Best Aluminum Alloy to use

Best Aluminum Alloy to use

(OP)
In an automotive race application what aluminum alloy would you all recommend for the fabrication (CNC machining, mostly) of many of the various suspension and engine brackets on the car, such as those attaching the engine to the car (where the engine is a stressed member of the chassis), "rocker arms" whcih transfer load form the wheel, to the spring/shock combination, or those brackets attaching the suspension A-Arms to the chassis (they'll be relatevely small brackets, which will hold bolts in double shear throuh monoball bearings) and, especially, for uprights (the part at the wheel that the suspension attaches to) considering the type of loads, and relatevely low temperatures these parts see.

We had considered, and, have avaliable (most readily)

6061 T6
7075 T6
and 2024 T6

but were slightly worried about 7075 and especially 2024 being too brittle for some of the applications that will see "shock" loads, and lots of vibration.

Just wanted to get everyone's thoughts on this, cost is interestingly, not as issure, as we've just come into quite alot of various aluminum alloys quite cheaply (offcuts form an aircraft manufacturer)

Thanks.
Chuck Boulware

Chuck Boulware

RE: Best Aluminum Alloy to use

I vote for 7075T6 based on strength x elongation figures.

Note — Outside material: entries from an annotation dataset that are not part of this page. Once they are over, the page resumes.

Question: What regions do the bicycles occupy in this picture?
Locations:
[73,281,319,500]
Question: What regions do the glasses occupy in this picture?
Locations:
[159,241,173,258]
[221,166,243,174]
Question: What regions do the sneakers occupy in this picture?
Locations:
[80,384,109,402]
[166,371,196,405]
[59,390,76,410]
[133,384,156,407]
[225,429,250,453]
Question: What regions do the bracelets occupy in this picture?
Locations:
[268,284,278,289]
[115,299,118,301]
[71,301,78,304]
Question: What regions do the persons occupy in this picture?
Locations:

This is the energy absorption potential of the material.
Results:
Matl     UTS x Elong
2024T6   690 ksi x % elong
6061T6   765
7075T6   913

RE: Best Aluminum Alloy to use

GTMule,

You use the words brittle and shock, yet neither are useful for engineering design.  You want components to withstand the mechanical environment to which they are exposed, and hopefully have minimum necessary mass.  This will require certain mechanical properties from the materials, such as: X minimum yield strength, Y minimum fracture toughness and Z maximum fatigue crack growth rate.  All three alloys listed possess some plastic strain capacity (fracture strain > 5% for all 3), so brittle doesn't apply to them.  "Shock" loading influences material strength and toughness, but should not be a significant factor for the applications you mention since the strain rate should be ~ 103 s-1 and aluminium alloys usually show little strain rate sensitivity.

Plasgears shows energy absorption potential for quasistatic loading and material with no flaws that will initiate fracture.  This is a good measure for your applications, and I agree that 7075-T6 would be a good choice.  If one were to include fracture-based design, the choices may change based on whether the design was in plane strain or plane stress.  Also, fatigue should be considered, although 7075-T6 would still be a good choice for this criterion.  Good luck.

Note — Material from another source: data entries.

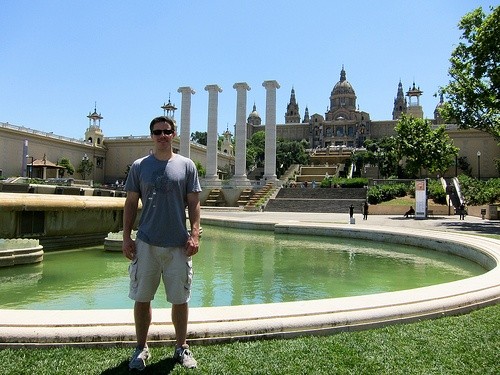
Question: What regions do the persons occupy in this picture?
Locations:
[404,206,415,218]
[459,203,465,220]
[363,201,369,220]
[122,117,202,370]
[348,204,354,219]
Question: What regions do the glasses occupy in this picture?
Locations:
[152,130,174,136]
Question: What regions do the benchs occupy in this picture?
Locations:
[427,210,433,218]
[410,211,415,218]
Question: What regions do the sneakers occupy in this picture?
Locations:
[129,344,151,369]
[174,345,197,368]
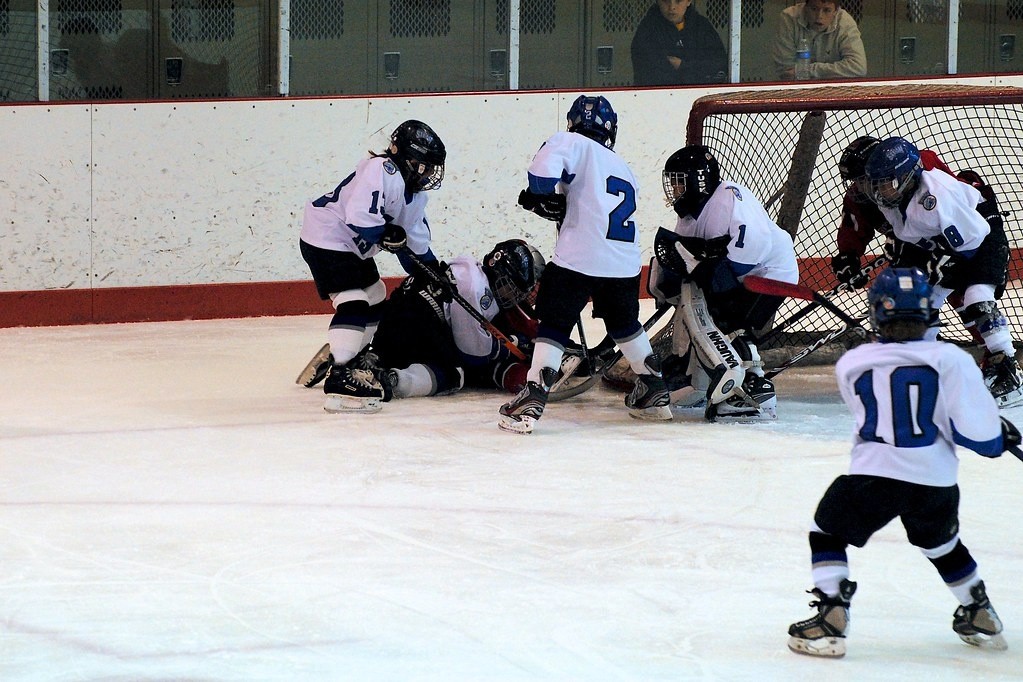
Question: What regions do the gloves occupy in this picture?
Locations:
[974,234,1011,286]
[833,252,870,293]
[1000,416,1021,454]
[377,223,407,253]
[422,261,458,303]
[521,187,566,222]
[491,333,531,364]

RE: Best Aluminum Alloy to use

7075-T6 and 2024-T4 are not good candidates for hogouts (machined parts).  Not only do they suffer from stress corrosion cracking problems, but they pick up residual stress during the machining process and they'll warp.  6061-T6 is a good candidate, but is relatively weak in strength.  My favorite material to cut parts from is 7075-T73 which is an overaged temper of 7075-T6.  Good corrosion, properties and good machineability.  You can heat treat you T6 parts to the T73 condition with the appropriate ASTM spec.